Friday, May 16, 2008

Four years. Four years has passed by so quickly. Four years ago, I was the cocky, chubby girl who thought she could take on anything. A girl who thought she'd end up in academia and do research and professor for the rest of her life. A girl who hated the city she came from and did everything in her power to get out. A girl who wanted to become fluent in Spanish, study abroad in Spain, possibly major in Political Science and Computer Science and become an activist in Berkeley.

Four Years later. Four years later I have become a Applied Math major, went to study in Taiwan, and spent two years studying Chinese and can understand it better than I could ever understand Spanish. I have learned to accept my own heritage and be proud of who I am and where I come from. I have learned to appreciate the people in my life, and love my friends. I have become more socially adept, more secure with myself, and become some what obsessed with exercise and eating right.

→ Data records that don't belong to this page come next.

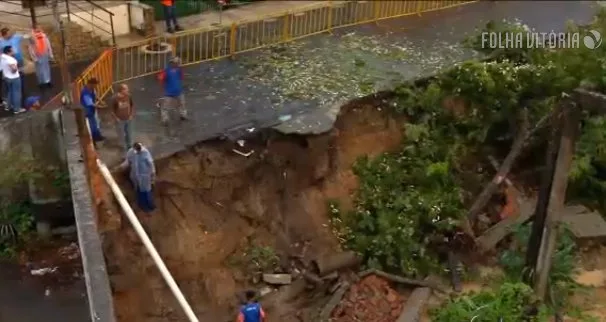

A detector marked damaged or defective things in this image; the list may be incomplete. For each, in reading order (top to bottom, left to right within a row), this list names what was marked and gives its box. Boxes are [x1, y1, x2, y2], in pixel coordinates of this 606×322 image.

broken concrete slab [396, 286, 434, 322]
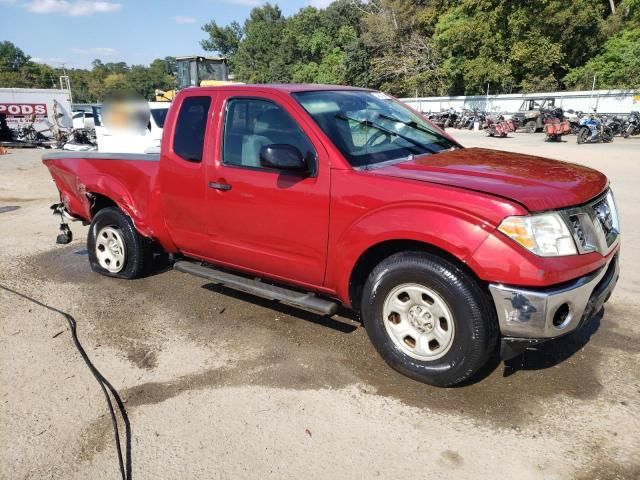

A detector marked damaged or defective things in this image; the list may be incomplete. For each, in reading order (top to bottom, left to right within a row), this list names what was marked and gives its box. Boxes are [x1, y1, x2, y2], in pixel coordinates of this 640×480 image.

damaged rear wheel [87, 208, 152, 280]
wrecked vehicle [43, 85, 620, 386]
missing front bumper [488, 256, 616, 340]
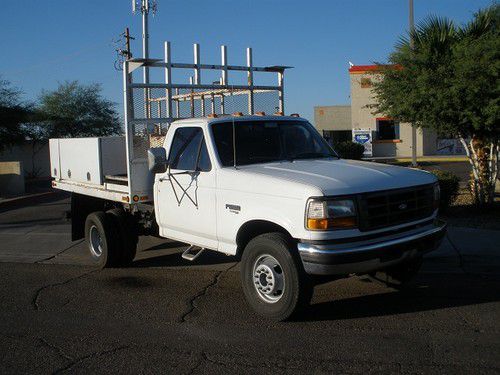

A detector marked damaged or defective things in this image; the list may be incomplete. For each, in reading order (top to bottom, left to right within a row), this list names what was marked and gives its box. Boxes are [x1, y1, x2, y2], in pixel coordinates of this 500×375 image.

cracked asphalt [0, 195, 500, 374]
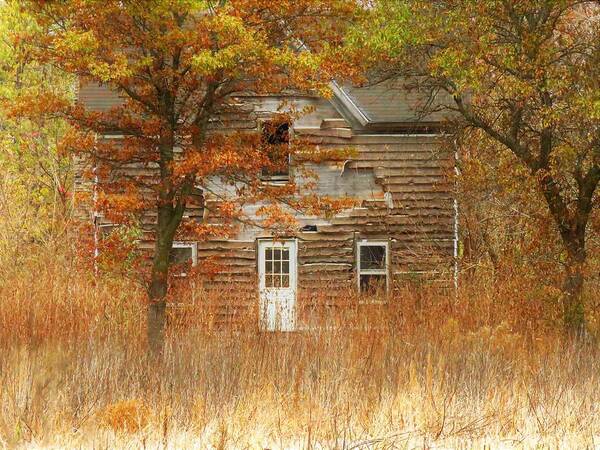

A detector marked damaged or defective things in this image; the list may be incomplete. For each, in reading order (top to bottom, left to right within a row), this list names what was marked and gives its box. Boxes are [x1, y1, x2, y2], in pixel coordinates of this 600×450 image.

broken window [260, 119, 290, 185]
broken window [356, 241, 390, 294]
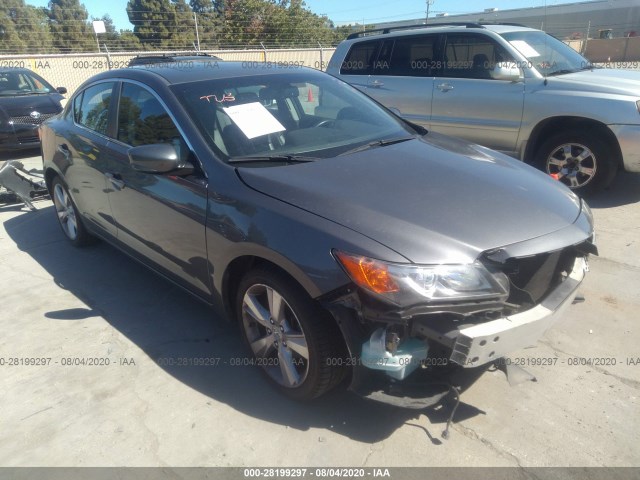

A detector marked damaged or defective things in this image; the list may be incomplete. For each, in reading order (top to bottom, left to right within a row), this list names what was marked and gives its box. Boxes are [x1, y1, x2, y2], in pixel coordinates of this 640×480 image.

crushed front end [322, 201, 596, 406]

In the here and now, I have created a community for myself. A comfortable bubble that is all my own. With most things in life that I want. Yet, within a few weeks all of this will completely pass me by. All my friends will be going their separate ways, some to grad schools, some to work in other places, some returning home, and what not. I have a summer left but the Berkeley that I know and love will no longer exist. It is the people that have created this community for me, these people who are leaving to pursue their own lives.

At first I failed to accept this, then I became bitter, and now I am not sure how I feel. I am left to pursue my own path, yet I am not completely sure what it is that I am seeking. I know however, that after these few weeks my life will completely change. I have been through the college transition, I am walking into the real world. I'm not sure if I'm ready. Whether I stay in the bay area, or superficially stay here, or move back to Los Angeles, and how that will affect me I'm not sure.

I suppose it is that my world doesn't feel so stable anymore. At the same time, knowing this I feel oddly free. I can do anything... I can take time to travel, I can take up whatever job that I want to take up. I'm free to explore and take on the world. It's an odd feeling. With so many options what do I do with myself?

I feel as though I have everything and nothing in the palm of my hands right now. It feels almost like a dream, completely surreal.

It's a weird feeling I have right now. It's a weird place I'm in.

Perhaps this is my precursor to the real world and I have begun searching for that sense of home that we all so desperately desire to find.